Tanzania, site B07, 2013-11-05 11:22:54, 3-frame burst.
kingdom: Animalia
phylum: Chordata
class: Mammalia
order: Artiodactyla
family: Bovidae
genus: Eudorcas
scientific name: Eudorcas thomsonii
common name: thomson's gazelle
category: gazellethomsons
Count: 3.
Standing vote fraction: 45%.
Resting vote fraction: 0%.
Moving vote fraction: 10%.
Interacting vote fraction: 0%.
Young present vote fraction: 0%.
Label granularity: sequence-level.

━━━

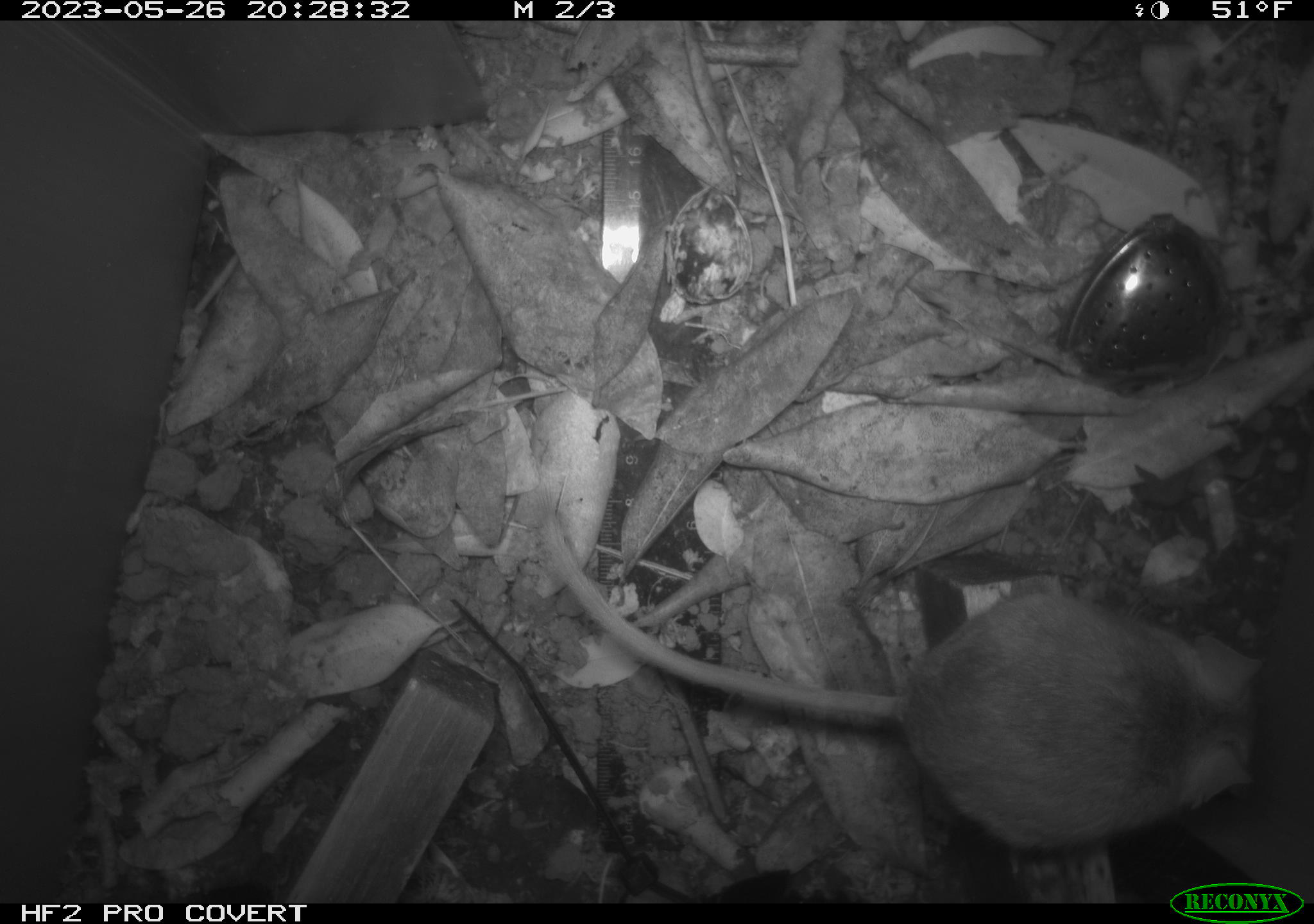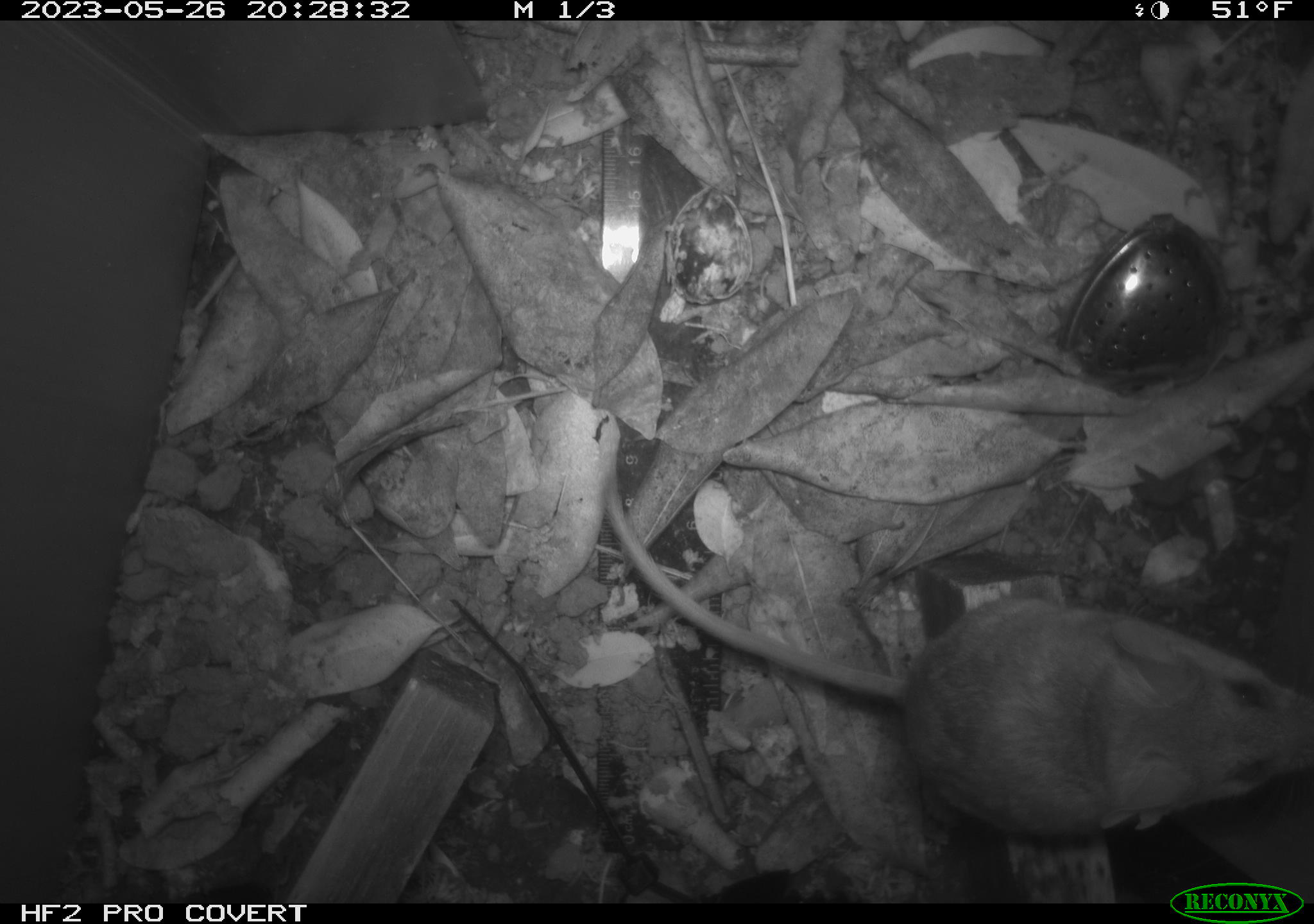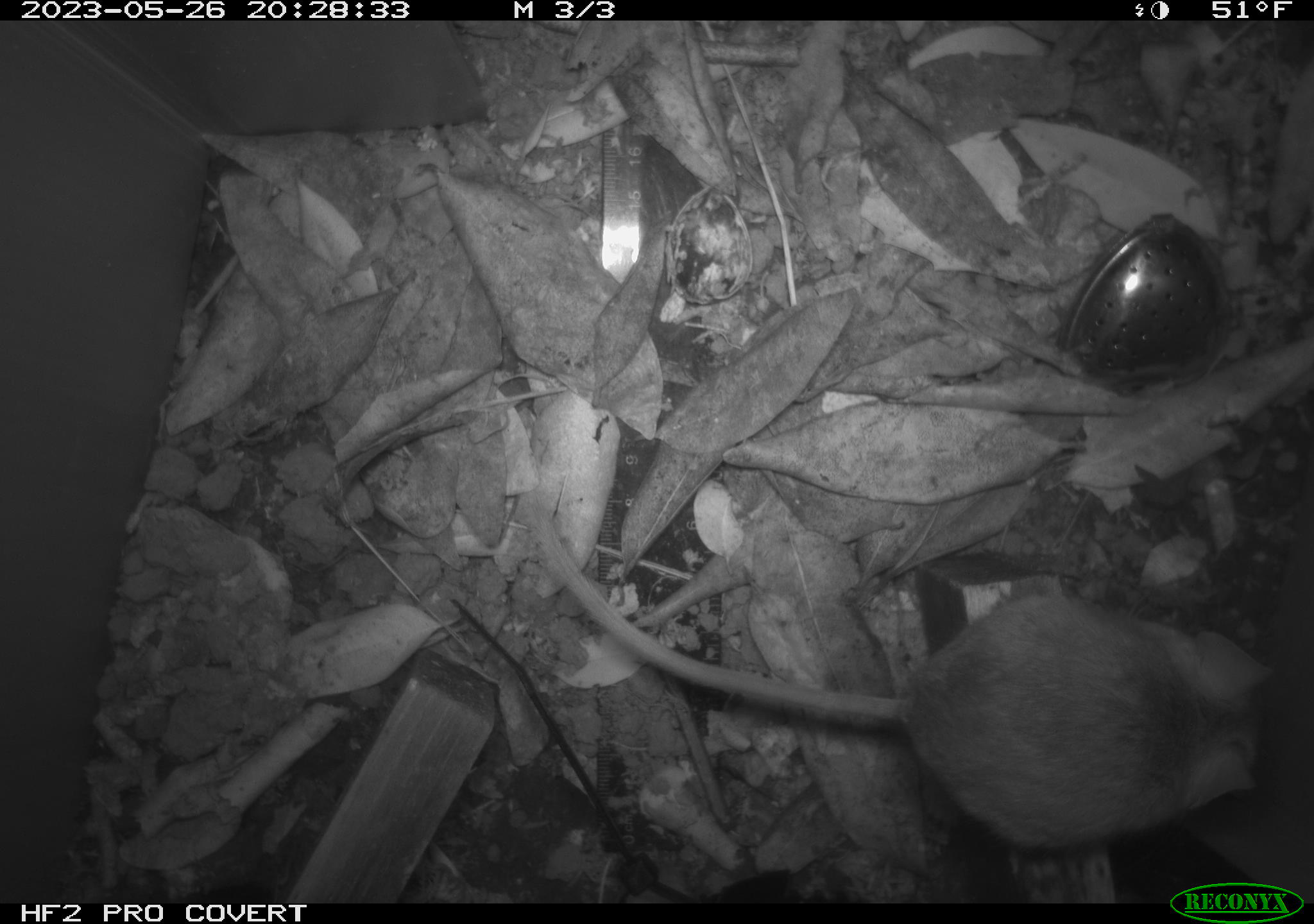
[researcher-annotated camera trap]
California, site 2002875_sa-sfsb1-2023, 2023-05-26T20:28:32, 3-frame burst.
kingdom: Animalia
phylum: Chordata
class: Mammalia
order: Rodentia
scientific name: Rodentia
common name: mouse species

━━━

## TASK DETAILS
Taking the listing above as the source, transcribe only the lines starting at the line with "Tanzania, site B07, 2013-11-05" and going through the line with "Young present vote fraction: 0%.", unaltered and with both ends included.

## RESULT OF THE EXERCISE
Tanzania, site B07, 2013-11-05 11:22:54, 3-frame burst.
kingdom: Animalia
phylum: Chordata
class: Mammalia
order: Artiodactyla
family: Bovidae
genus: Eudorcas
scientific name: Eudorcas thomsonii
common name: thomson's gazelle
category: gazellethomsons
Count: 3.
Standing vote fraction: 45%.
Resting vote fraction: 0%.
Moving vote fraction: 10%.
Interacting vote fraction: 0%.
Young present vote fraction: 0%.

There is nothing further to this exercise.